Source material: Begin
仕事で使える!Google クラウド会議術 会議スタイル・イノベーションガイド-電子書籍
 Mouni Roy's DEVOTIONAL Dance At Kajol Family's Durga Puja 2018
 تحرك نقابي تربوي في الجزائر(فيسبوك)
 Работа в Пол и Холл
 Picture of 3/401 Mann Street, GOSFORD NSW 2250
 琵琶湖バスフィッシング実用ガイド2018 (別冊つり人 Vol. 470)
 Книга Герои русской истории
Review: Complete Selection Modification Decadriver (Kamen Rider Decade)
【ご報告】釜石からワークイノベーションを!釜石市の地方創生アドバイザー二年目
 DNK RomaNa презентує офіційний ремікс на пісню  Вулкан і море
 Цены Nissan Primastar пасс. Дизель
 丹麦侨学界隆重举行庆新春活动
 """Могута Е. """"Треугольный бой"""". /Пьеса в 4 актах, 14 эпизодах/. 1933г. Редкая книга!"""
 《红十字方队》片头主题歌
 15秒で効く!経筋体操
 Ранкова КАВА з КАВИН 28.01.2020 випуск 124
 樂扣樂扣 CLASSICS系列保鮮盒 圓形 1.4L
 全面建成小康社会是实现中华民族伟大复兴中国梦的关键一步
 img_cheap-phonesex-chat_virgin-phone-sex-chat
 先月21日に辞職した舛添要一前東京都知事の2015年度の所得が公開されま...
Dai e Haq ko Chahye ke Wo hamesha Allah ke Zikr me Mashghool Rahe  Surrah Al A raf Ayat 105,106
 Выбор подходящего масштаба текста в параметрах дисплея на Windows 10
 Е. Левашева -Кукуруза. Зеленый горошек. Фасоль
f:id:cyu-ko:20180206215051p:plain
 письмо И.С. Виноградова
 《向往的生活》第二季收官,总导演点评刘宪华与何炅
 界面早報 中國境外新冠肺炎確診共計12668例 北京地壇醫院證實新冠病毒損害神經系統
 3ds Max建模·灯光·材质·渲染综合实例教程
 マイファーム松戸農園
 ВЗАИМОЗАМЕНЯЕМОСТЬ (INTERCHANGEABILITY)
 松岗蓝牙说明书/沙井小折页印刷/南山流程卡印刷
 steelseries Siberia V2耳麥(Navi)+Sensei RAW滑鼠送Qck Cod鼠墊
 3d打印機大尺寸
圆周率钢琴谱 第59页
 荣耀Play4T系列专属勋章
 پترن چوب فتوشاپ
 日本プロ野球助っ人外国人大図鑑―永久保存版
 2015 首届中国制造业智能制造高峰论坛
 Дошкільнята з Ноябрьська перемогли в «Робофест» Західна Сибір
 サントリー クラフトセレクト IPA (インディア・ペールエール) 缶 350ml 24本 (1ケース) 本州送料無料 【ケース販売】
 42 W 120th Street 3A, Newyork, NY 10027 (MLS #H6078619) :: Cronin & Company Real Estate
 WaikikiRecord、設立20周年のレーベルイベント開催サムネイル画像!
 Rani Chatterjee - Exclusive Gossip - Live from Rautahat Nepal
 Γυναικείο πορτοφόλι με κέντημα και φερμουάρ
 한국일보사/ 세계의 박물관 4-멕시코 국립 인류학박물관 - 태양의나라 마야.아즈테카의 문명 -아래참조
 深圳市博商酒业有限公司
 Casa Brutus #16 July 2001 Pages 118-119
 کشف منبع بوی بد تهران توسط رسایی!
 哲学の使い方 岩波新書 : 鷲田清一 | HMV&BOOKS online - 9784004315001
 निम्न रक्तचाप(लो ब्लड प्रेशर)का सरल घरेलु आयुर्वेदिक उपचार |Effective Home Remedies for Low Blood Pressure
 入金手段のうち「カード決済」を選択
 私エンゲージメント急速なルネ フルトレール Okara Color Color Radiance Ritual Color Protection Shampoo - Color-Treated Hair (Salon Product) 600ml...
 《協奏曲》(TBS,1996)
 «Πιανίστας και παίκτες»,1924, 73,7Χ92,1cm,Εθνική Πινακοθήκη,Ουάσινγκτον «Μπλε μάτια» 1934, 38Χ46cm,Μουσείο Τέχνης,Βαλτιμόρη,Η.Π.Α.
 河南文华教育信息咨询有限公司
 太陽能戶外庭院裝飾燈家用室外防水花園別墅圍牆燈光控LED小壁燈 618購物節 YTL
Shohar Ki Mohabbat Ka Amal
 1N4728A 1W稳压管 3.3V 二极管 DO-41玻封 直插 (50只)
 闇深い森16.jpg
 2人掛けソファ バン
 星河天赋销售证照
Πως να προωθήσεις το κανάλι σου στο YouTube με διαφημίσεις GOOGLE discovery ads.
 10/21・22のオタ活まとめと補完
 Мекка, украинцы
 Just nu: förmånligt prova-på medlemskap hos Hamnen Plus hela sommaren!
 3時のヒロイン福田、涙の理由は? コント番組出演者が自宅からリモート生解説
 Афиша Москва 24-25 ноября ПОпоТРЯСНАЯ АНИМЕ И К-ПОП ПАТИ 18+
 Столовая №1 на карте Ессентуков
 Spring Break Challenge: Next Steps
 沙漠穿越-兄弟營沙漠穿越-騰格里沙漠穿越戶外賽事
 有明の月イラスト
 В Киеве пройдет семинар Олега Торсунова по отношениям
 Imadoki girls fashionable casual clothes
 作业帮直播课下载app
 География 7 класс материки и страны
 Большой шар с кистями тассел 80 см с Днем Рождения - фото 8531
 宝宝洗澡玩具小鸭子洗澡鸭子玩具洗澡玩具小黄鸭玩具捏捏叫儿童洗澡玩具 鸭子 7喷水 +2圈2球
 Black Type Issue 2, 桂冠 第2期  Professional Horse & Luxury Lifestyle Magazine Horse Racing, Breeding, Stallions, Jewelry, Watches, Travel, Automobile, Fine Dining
Source material: End
→ Task description: Lines in the data holding the word "Street": count them and say how many, nothing more.

→ Answer to the exercise: 2